■ **Задание**
Перепишите отрывок из текста о визите к государственному секретарю от слов "Моей первой обязанностью" до слов "между двумя странами.", заменив "Вашингтон" на "Бостон".

■ **Текст документа**
- - - - -

Моей первой обязанностью после принятия предложения была поездка в Вашингтон для получения инструкций. Нанеся визит государственному секретарю мистеру Эвартсу и обнаружив его приемную заполненной людьми, я сказал: «Господин секретарь, вы, судя по всему, очень заняты; я могу зайти в любое другое удобное для вас время». На что он ответил: «Заходите, заходите; в Государственном департамента есть всего два правила: одно заключается в том, что никакие дела не делаются вне рабочего времени, а другое — в том, что никакие дела не делаются В РАБОЧЕЕ время». Вскоре стало очевидно, что это скорее фраза для создания непринужденной обстановки, чем точное отражение действительности; и после беседы с ним несколько дней ушло на ознакомление с перепиской моих непосредственных предшественников и со взглядами департамента на вопросы, стоявшие на повестке дня между двумя странами.

- - - - -

■ **Исходные данные**
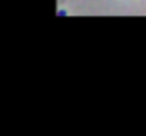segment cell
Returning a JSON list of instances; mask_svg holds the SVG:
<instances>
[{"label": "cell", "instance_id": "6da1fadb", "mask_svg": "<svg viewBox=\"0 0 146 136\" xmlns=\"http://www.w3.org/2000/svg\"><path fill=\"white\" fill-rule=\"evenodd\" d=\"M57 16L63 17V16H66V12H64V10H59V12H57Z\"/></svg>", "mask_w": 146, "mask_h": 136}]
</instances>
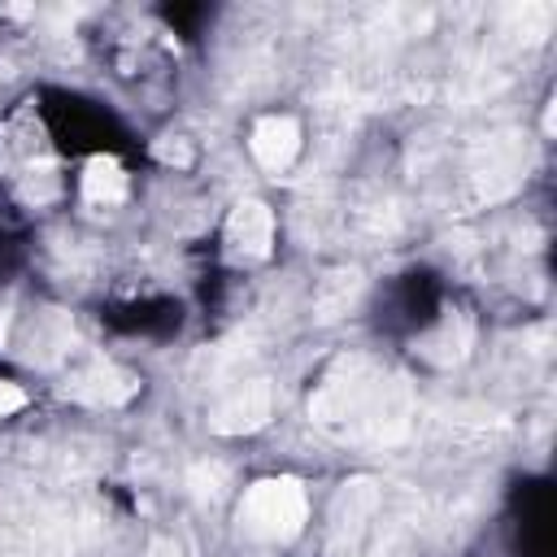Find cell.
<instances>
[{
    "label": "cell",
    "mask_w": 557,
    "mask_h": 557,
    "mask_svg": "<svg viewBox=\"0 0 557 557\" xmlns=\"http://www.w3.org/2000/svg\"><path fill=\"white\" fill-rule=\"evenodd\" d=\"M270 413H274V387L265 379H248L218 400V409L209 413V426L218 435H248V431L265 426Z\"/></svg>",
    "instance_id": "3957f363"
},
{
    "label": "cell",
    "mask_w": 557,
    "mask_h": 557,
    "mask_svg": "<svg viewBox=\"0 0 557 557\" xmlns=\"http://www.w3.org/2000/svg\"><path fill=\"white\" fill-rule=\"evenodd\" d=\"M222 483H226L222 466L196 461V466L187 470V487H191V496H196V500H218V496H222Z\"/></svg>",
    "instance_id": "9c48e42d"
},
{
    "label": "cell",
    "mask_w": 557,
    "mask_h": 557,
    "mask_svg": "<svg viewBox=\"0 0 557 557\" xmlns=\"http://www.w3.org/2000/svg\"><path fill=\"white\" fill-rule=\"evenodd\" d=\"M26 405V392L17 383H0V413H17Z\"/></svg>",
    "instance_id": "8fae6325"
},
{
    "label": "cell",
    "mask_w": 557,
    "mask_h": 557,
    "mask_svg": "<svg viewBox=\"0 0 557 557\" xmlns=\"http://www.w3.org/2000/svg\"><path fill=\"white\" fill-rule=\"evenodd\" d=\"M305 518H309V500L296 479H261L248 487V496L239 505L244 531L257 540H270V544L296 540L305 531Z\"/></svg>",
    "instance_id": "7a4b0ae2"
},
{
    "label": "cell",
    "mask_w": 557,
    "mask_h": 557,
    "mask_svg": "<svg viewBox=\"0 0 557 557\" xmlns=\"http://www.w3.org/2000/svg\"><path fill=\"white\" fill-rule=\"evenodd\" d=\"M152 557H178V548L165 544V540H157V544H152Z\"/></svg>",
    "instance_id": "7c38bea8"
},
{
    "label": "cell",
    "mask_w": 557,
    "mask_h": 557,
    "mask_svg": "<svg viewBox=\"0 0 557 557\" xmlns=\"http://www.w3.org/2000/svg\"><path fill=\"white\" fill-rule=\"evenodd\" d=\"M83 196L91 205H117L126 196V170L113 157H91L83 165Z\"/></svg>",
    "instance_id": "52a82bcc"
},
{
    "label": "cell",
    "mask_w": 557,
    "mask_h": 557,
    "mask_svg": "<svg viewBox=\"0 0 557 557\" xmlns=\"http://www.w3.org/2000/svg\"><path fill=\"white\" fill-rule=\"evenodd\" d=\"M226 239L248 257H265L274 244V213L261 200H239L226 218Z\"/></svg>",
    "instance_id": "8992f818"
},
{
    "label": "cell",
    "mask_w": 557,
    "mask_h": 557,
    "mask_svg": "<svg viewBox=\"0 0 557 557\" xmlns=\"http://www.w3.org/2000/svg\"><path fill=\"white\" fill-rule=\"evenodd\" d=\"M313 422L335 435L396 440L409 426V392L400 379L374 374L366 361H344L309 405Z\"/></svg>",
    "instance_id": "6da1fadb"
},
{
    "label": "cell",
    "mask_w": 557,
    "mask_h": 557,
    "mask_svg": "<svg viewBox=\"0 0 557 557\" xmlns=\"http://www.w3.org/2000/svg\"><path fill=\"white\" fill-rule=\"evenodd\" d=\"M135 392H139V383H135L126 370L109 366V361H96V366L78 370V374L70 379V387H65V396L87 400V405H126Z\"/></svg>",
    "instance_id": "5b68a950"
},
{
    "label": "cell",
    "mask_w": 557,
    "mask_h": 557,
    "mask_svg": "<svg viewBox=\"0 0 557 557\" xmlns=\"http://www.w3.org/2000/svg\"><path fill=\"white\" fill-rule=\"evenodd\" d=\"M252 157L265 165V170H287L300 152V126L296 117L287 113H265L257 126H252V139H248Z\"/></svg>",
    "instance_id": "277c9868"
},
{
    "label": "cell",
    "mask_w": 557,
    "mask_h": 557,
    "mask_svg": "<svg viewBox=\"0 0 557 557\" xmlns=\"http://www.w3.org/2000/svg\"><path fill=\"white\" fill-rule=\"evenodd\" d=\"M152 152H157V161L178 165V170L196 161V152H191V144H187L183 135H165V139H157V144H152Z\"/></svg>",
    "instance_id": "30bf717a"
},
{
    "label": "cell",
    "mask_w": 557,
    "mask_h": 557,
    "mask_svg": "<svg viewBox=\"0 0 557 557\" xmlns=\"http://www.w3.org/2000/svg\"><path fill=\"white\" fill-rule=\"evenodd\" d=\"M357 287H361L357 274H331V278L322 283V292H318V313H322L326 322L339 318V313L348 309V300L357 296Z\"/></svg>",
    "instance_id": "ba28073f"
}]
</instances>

- - - - -

■ **Решение задания**
Моей первой обязанностью после принятия предложения была поездка в Бостон для получения инструкций. Нанеся визит государственному секретарю мистеру Эвартсу и обнаружив его приемную заполненной людьми, я сказал: «Господин секретарь, вы, судя по всему, очень заняты; я могу зайти в любое другое удобное для вас время». На что он ответил: «Заходите, заходите; в Государственном департамента есть всего два правила: одно заключается в том, что никакие дела не делаются вне рабочего времени, а другое — в том, что никакие дела не делаются В РАБОЧЕЕ время». Вскоре стало очевидно, что это скорее фраза для создания непринужденной обстановки, чем точное отражение действительности; и после беседы с ним несколько дней ушло на ознакомление с перепиской моих непосредственных предшественников и со взглядами департамента на вопросы, стоявшие на повестке дня между двумя странами.